George Pompidou Center
On Monday morning, I left Paris sad and greasy (the hostel shower was disgusting so I bathed in the sink, which didn't work so well) but also content that we'd had such a lovely trip.
As for other updates...the weekend before Paris, there was a Medieval Market here in Cáceres so two of my friends who are teachers in the nearby city of Badajoz came and visited. Unfortunately, the market didn't really seem all that medieval--there were just a bunch of stands selling things I didn't need and shouldn't buy.
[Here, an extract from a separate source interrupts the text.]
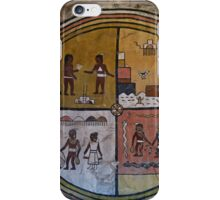 Inside the Watch Tower iPhone Case/Skin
But on the plus side, a yak was wandering around, and I got to pet it.

I have a class of kindergarteners, four different first grade classes, a fourth grade class, a fifth grade class, and a sixth grade class, as well as eight private students...but I'm finally starting to learn some of the names and get to know some of the kids (although there still kids who will say "hola" to me on the street and I'll have no idea who they are). But that's been fun. There's nothing like being in a bad mood from having to wake up so early and then being swarmed by first graders all wanting to hug you. But it's not all perfect. It still bothers me that none of the gypsy kids have class books. ("Gypsy" sounds weird to me, and I know "Roma" is the politically correct word, but that sounds weird to me, too). They clearly miss out on learning and practice, and by fifth grade they're very behind and have a much lower level of English than the rest of the students. The other day, a gypsy girl in kindergarten asked me "where's my book?" when I was passing out the books, and it was heartbreaking to see how disappointed she was when I told her she didn't have one. She then proceeded to scribble with a black crayon in three of her classmate's books, and I knew I needed to reprimand her but absolutely hated having to do so, because if her parents had bought her a book, I know she'd be sitting there, writing in it, and causing no trouble.
That's a sad note to leave on, but I don't have much more to say, and I think the post is long enough. So with that, I'll bid you adieu.

Sunday, November 10, 2013

Why I Can't Stand Nightclubs

Last night, I went with Caroline to the first club (or "discoteca" as they call them here) I've been to in Cáceres. I realized I really don't, in fact, like clubs at all. Here's why:

a) Girls spend forever putting on makeup beforehand (my roommate, for instance, got ready for hours before leaving the apartment), which stresses me out because I always just put on a little eyeliner and mascara, which takes 30 seconds at most. So I always feel like I've done something wrong and that I shouldn't even be allowed to enter the club--that I haven't sacrificed enough time pruning myself and therefore I'm not worthy of entering. Maybe I should go out and invest in some blush, fountain, and lipstick, but I don't even know where I'd begin or what colors I'd choose, and the energy all this involves makes my stomach churn. What's more, other girls show up in tiny dresses, heels, and no tights or jackets. They're willing to endure sore feet and the cold for the club, while I've got heel-less boots, a nice warm jacket, and adequately covered legs. I end up feeling guilty that I get to be comfortable, just like one o' the guys (who always get to wear warm jackets and heel-less shoes), while my fellow females are likely suffering, which in turn makes it hard for me to enjoy the night.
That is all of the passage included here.